* _Task set_:
- 1) In the Law Abiding Citizen thread, reproduce the stretch from "Lmao that part" through "a novel first.", swapping "judge" for "prosecutor".
- 2) Answer these questions about the Law Abiding Citizen thread:
(a) To what does the opening post compare Law Abiding Citizen?
(b) According to Mider T, what would the film's literary techniques make one think it was first?
(c) What score does speedstar give the movie?
- 3) Extend the forum thread about Law Abiding Citizen, starting after its final quoted post.

* _Passage shown_:
** START **
# Death Note - Law Abiding Citizen



## kmccaskill (Oct 17, 2009)

I saw Law Abiding Citizen last night and i got death note feeling the whole way, it was a true detective / criminal cat and mouse thriller, in the vien of death note



Hollywood that's how you do an american original death note movie


----------



## crazymtf (Oct 17, 2009)

Lol what you think Death Note was original?


----------



## Chee (Oct 17, 2009)

Law Abiding Citizen looks like crap.


----------



## Superrazien (Oct 18, 2009)

^ Movie was awesome.


----------



## LayZ (Oct 18, 2009)

I liked this movie. 


*Spoiler*: __ 



Dome cappin' Cell Phones FTW!


----------



## Superrazien (Oct 18, 2009)

LayZ said:


> I liked this movie.
> 
> 
> *Spoiler*: __
> ...



Lmao that part was awesome. I loved when he punked the judge in court.


----------



## Mider T (Oct 18, 2009)

Saw this yesterday.  With all the literary techniques you'd think it was a novel first.


----------



## speedstar (Oct 19, 2009)

This movie was great. 5/5



Superrazien said:


> I loved when he punked the judge in court.
** END **
* _Items_:
** START **
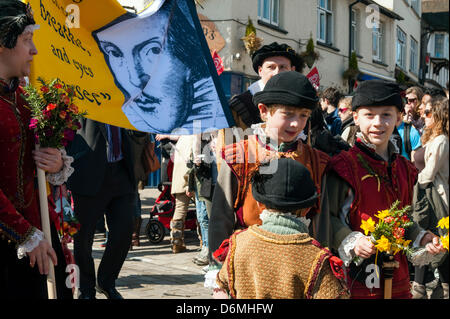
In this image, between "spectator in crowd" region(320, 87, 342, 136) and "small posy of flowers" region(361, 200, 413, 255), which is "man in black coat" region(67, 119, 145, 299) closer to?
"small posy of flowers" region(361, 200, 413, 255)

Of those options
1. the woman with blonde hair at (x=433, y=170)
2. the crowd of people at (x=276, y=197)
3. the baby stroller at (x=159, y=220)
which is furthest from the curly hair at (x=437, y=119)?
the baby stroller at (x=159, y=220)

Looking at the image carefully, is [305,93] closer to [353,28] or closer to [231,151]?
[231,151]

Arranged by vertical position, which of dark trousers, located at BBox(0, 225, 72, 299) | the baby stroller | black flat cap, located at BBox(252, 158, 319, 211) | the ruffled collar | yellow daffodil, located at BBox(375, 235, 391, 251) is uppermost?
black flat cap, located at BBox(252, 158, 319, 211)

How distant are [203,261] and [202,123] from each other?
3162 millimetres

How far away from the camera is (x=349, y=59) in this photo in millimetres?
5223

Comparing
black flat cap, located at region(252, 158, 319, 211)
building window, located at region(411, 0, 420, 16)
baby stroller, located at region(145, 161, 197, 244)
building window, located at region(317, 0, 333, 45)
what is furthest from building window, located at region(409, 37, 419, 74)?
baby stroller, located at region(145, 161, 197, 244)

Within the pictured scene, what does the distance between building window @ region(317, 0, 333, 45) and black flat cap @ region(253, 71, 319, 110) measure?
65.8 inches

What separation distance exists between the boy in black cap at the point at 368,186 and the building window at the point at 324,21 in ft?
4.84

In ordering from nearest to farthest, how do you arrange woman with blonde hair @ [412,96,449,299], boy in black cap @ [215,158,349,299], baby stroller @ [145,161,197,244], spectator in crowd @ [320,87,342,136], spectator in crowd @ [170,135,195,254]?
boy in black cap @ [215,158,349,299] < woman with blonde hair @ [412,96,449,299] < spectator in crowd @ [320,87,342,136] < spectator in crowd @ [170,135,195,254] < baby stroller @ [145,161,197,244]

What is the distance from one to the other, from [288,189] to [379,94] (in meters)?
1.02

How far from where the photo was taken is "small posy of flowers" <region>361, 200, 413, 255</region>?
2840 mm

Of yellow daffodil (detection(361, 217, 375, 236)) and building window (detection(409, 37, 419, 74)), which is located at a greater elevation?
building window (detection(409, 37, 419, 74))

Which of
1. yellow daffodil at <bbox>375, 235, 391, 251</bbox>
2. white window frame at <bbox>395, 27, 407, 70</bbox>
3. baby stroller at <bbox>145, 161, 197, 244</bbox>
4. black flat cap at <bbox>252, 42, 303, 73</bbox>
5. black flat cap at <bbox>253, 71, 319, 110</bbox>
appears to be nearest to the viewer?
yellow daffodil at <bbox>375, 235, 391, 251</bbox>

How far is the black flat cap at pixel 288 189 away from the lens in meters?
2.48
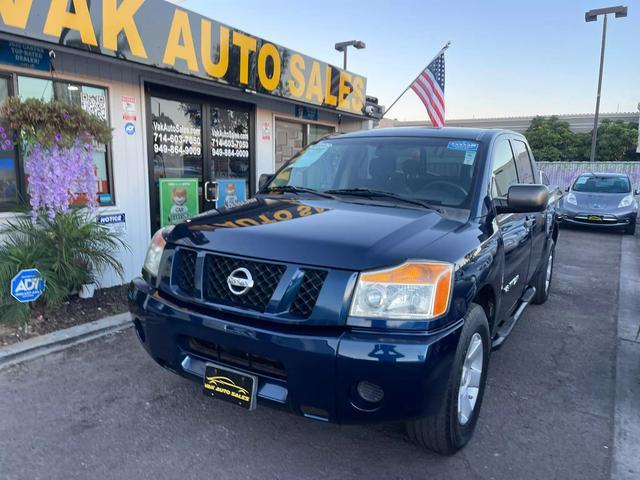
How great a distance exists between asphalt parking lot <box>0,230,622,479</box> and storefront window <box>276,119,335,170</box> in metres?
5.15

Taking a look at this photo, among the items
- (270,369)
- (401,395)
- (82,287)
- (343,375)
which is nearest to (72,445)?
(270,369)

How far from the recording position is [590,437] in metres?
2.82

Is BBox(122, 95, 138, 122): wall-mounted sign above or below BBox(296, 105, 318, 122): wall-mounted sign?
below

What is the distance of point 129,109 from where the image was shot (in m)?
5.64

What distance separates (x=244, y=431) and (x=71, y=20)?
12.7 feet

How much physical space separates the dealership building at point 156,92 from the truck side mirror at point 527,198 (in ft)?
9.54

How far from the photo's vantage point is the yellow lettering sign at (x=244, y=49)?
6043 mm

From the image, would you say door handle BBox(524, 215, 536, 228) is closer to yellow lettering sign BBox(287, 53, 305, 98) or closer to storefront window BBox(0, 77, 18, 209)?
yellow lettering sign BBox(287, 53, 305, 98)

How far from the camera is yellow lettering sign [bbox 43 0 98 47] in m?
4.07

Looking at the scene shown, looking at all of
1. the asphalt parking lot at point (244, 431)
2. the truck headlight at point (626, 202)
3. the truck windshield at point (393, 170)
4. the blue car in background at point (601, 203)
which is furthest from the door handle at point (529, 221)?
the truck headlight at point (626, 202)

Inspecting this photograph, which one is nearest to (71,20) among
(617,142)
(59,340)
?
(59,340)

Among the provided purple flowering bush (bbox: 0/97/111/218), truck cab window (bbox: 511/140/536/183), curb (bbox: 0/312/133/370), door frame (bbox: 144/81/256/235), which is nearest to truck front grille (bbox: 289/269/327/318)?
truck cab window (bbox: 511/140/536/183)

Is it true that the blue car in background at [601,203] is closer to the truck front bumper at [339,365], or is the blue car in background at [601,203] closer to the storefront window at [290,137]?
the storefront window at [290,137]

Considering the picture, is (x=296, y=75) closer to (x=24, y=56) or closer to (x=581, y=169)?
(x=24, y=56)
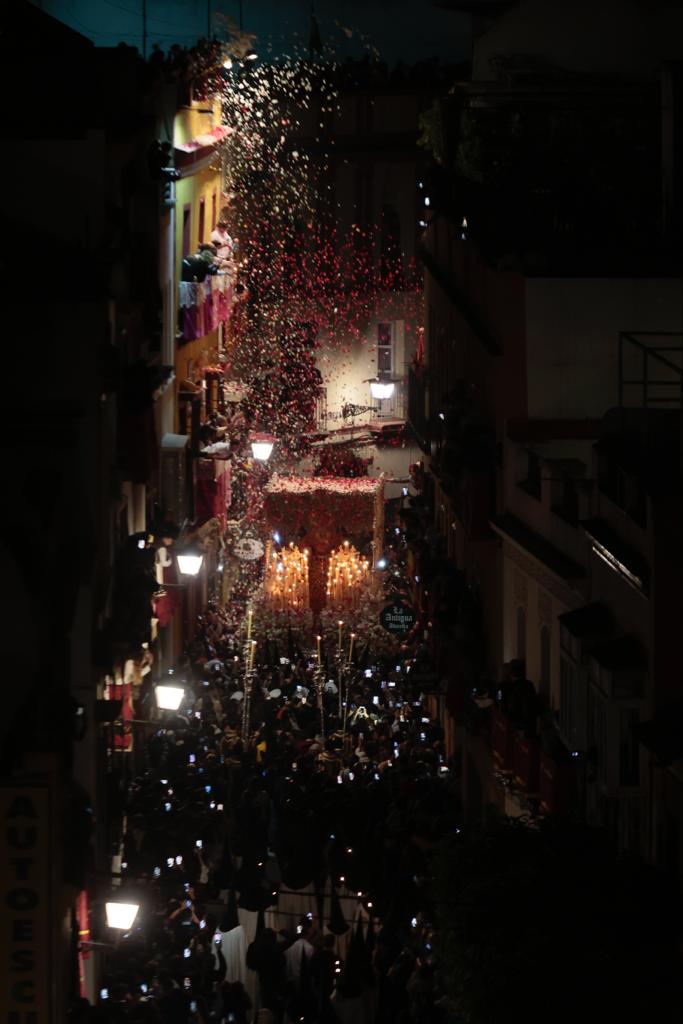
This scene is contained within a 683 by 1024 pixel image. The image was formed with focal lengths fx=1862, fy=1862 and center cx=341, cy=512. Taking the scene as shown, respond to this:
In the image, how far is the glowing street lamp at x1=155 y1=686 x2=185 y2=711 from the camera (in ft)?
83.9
** END **
** START **
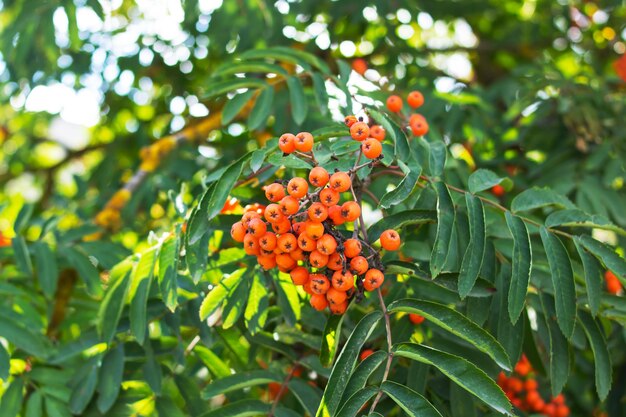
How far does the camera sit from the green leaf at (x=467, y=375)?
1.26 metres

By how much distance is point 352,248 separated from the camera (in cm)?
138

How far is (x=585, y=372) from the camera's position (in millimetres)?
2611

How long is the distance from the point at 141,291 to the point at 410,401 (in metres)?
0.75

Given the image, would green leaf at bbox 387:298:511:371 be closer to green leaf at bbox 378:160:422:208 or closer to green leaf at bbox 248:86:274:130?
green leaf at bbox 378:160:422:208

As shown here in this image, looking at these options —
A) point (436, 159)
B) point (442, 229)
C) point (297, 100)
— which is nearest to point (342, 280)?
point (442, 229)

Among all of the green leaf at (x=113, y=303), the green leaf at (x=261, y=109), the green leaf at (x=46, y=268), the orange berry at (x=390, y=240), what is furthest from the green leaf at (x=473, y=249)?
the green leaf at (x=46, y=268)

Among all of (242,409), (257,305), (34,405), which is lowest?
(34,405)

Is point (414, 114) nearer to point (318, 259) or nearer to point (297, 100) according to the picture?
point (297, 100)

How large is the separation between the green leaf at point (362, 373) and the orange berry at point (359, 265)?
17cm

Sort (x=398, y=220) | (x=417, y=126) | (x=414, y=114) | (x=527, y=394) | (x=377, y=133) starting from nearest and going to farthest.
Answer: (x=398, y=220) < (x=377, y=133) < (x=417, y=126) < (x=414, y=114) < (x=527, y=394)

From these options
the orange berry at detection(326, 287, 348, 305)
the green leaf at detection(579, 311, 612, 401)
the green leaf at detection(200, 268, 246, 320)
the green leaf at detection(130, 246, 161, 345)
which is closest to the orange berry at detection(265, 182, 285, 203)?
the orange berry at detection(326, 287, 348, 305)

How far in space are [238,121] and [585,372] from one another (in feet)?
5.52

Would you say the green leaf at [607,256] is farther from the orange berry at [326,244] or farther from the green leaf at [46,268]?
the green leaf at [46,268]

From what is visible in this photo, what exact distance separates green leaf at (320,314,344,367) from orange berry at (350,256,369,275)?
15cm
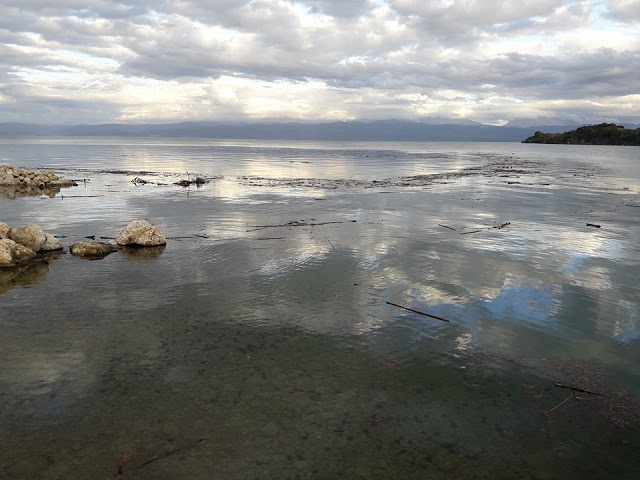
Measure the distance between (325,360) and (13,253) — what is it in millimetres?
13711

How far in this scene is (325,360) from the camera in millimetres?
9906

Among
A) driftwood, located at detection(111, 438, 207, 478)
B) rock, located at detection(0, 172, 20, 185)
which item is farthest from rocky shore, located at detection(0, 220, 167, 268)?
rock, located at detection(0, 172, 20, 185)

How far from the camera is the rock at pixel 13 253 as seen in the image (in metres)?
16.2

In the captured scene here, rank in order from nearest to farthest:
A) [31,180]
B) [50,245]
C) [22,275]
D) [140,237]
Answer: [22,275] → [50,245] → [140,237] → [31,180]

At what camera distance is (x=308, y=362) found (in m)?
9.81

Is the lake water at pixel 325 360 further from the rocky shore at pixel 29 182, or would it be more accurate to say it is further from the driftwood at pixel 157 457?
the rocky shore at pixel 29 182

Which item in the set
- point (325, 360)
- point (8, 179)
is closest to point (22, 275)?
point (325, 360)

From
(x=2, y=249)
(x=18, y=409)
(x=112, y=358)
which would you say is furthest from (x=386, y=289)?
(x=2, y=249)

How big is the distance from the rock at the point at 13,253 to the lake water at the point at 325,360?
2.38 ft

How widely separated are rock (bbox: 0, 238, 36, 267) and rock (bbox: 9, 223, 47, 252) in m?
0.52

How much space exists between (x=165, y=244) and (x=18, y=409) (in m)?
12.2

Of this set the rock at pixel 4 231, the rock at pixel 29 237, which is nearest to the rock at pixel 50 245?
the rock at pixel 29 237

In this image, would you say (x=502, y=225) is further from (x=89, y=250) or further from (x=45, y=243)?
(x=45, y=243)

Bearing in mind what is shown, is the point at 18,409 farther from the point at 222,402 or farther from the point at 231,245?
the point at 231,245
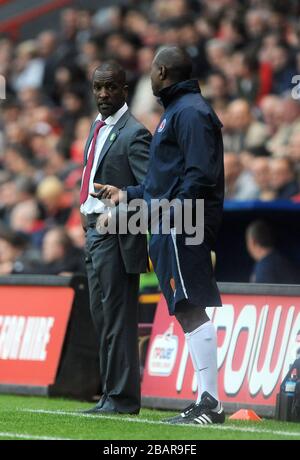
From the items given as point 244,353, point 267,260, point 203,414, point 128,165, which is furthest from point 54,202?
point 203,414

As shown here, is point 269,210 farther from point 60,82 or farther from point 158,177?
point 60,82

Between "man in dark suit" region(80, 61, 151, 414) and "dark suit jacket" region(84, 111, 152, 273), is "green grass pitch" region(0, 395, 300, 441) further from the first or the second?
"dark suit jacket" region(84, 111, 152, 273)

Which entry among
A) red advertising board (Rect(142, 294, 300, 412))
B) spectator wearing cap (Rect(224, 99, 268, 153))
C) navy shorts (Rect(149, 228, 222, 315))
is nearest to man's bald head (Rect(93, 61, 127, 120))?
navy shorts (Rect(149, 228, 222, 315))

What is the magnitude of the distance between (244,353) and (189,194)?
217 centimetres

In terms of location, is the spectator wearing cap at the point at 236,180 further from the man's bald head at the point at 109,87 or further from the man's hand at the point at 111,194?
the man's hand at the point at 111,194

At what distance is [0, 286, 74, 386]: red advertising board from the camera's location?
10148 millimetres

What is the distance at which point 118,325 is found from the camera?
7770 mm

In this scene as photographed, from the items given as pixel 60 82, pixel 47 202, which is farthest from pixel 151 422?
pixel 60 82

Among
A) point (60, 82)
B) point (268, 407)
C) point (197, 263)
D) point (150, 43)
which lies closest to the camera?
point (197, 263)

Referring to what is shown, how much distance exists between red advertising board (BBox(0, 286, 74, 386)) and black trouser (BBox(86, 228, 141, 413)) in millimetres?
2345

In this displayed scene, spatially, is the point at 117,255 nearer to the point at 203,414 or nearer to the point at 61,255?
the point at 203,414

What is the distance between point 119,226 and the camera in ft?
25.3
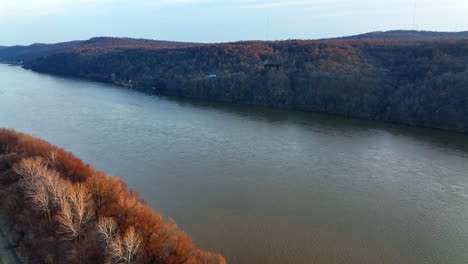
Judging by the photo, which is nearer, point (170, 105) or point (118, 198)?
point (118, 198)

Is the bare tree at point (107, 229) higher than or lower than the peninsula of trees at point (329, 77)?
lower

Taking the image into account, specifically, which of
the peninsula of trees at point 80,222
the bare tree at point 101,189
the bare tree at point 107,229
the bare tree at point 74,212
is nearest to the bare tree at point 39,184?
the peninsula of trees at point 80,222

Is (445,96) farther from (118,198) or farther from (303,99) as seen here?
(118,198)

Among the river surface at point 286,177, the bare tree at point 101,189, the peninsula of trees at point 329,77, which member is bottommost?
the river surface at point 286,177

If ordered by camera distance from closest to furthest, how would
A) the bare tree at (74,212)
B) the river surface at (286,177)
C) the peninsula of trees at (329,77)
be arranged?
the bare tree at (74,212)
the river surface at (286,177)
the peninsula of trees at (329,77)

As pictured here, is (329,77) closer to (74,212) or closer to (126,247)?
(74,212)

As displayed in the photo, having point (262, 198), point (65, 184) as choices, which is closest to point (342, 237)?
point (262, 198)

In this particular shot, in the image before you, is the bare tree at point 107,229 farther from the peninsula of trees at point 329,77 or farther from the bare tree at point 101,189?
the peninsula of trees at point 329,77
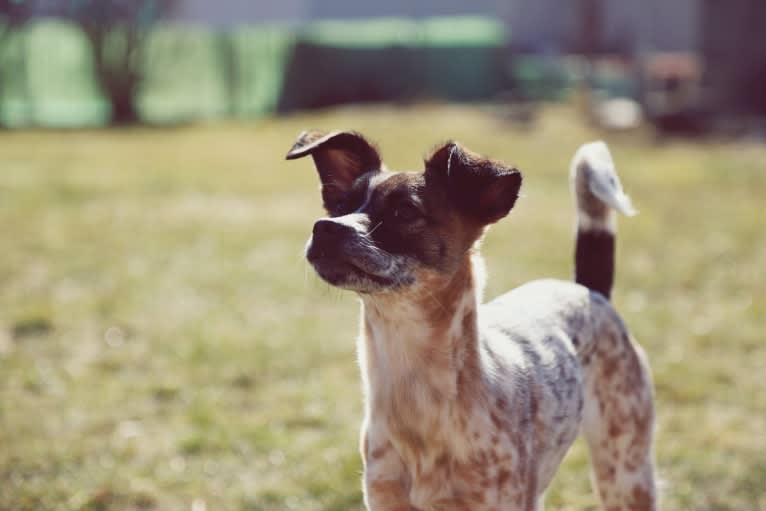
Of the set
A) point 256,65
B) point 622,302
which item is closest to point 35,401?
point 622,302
** END **
* _Answers given_:
- 1)
Lmao that part was awesome. I loved when he punked the prosecutor in court.


----------



## Mider T (Oct 18, 2009)

Saw this yesterday.  With all the literary techniques you'd think it was a novel first.

- 2)
(a) Death Note
(b) A novel
(c) 5/5

- 3)
Me too


----------



## CrazyMoronX (Oct 19, 2009)

I heard it wasn't a good movie. 

The Death Note movie will suck though, so don't get your hopes up.


----------



## Superrazien (Oct 20, 2009)

CrazyMoronX said:


> I heard it wasn't a good movie.
> 
> The Death Note movie will suck though, so don't get your hopes up.



You know how many good movies people would miss if they listened to what they heard from people.


----------



## mystictrunks (Oct 20, 2009)

CrazyMoronX said:


> I heard it wasn't a good movie.
> 
> The Death Note movie will suck though, so don't get your hopes up.



It's entertaining, but really dumb.


----------



## CrazyMoronX (Oct 21, 2009)

It was decent, but Death Note?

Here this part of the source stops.